Many of the materials used for bird baths can be somewhat slick.  This increases the chance a bird will slip as it lands, normally causing it to immediately fly away.  One way to reduce that chance is to provide some pebbles or small stones in the water for the birds to step out onto.  Often, these are placed around the edges of the water.  This will help their confidence, and make the bath look more natural.  The one downside to adding stones is they make it harder to clean the bath.  Not that you have to clean each stone, but you will need to remove the stones before cleaning, then replace them after the cleaning, adding a bit more time to the effort.  In my mind, if those extra steps make you less likely to clean the bath, then you might be best off to omit them and keep the bath clean.


Water Heaters

Water heaters can be quite useful during winter in more northern areas.  When the temperature is below freezing, it can be difficult to find open water for some birds, so a bird bath with a water heater can be a lifesaver, quite literally.

Fountains and Drips

Solar powered fountains in summer are a really good way to attract birds to your bath.  The sight and sound of the moving water will get their attention.  You can also buy an attachment for your bird bath that allows for a slow drip of water from above the bath down into the water.  These can be very effective at attracting birds as well.
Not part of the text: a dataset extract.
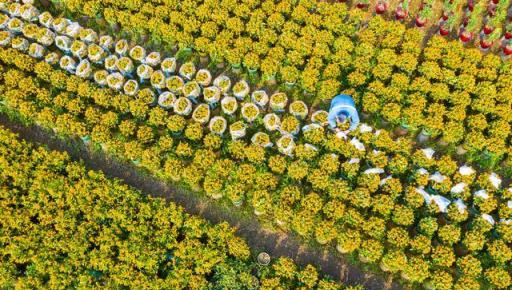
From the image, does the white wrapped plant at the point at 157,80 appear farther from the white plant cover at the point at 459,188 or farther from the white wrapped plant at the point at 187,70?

As with feeders, it is wise to keep bird baths cleaned.  Invariably, birds will poop into the water in the bath.  And since bird droppings can carry disease, you wouldn’t want birds drinking or bathing in that water.  The result can be more sick birds.  So, keep it clean. 
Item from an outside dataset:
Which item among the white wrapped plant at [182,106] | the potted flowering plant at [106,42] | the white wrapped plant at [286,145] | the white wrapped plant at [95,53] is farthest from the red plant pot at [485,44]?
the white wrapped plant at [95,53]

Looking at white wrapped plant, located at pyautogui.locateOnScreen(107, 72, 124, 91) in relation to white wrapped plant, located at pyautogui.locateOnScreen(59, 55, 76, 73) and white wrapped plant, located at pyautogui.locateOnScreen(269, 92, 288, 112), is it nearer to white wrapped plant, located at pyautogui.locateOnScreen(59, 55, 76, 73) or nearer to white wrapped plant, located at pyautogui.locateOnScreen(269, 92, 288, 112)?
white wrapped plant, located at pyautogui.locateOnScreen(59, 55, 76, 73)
But how?  And how often to clean?  Some people recommend using a mild bleach to kill any pathogens, then a complete rinse before refilling.  Others suggest a stiff brush with high water pressure through a hose.  It’s best to clean a bird bath once a week.  Sometimes we don’t have the time to scrub one of our baths (we have three in our backyard), so we hose it down with high pressure, but do so every day or two to keep any mess from building up.

Water Gardens

One other approach to providing water to your birds in the backyard is with a water garden.  These can be like small pools or ponds, with a fountain or waterfall, wetland-type plants, and maybe goldfish or koi.  These can be wonderful additions to your backyard; they are beautiful and can really help attract birds.  However, sometimes you get more than you bargain for.  There are numerous accounts of herons or egrets finding a water garden and eating all the goldfish or koi.  One other thing to consider with a water garden is mosquitoes.  The standing water will give mosquitoes a place to lay their eggs.  Without fish to eat the larvae, or some type of insecticide to kill them, you can have a problem on your hands.

Other Wildlife

Bird baths benefit more than just birds.  Other wildlife species will appreciate the availability of water, particularly in more arid areas, such as deer and squirrels.  Dogs and cats will also take advantage of the water.

Squirrel on bird bath

Summary of Bird Baths

So, there you have our tips on providing water for birds in your backyard.  Please get it a try.  You can attract birds that wouldn’t otherwise come to a feeder, and that’s always fun.  And the care they require is really not much compared to the benefits.  So, do it.  And enjoy!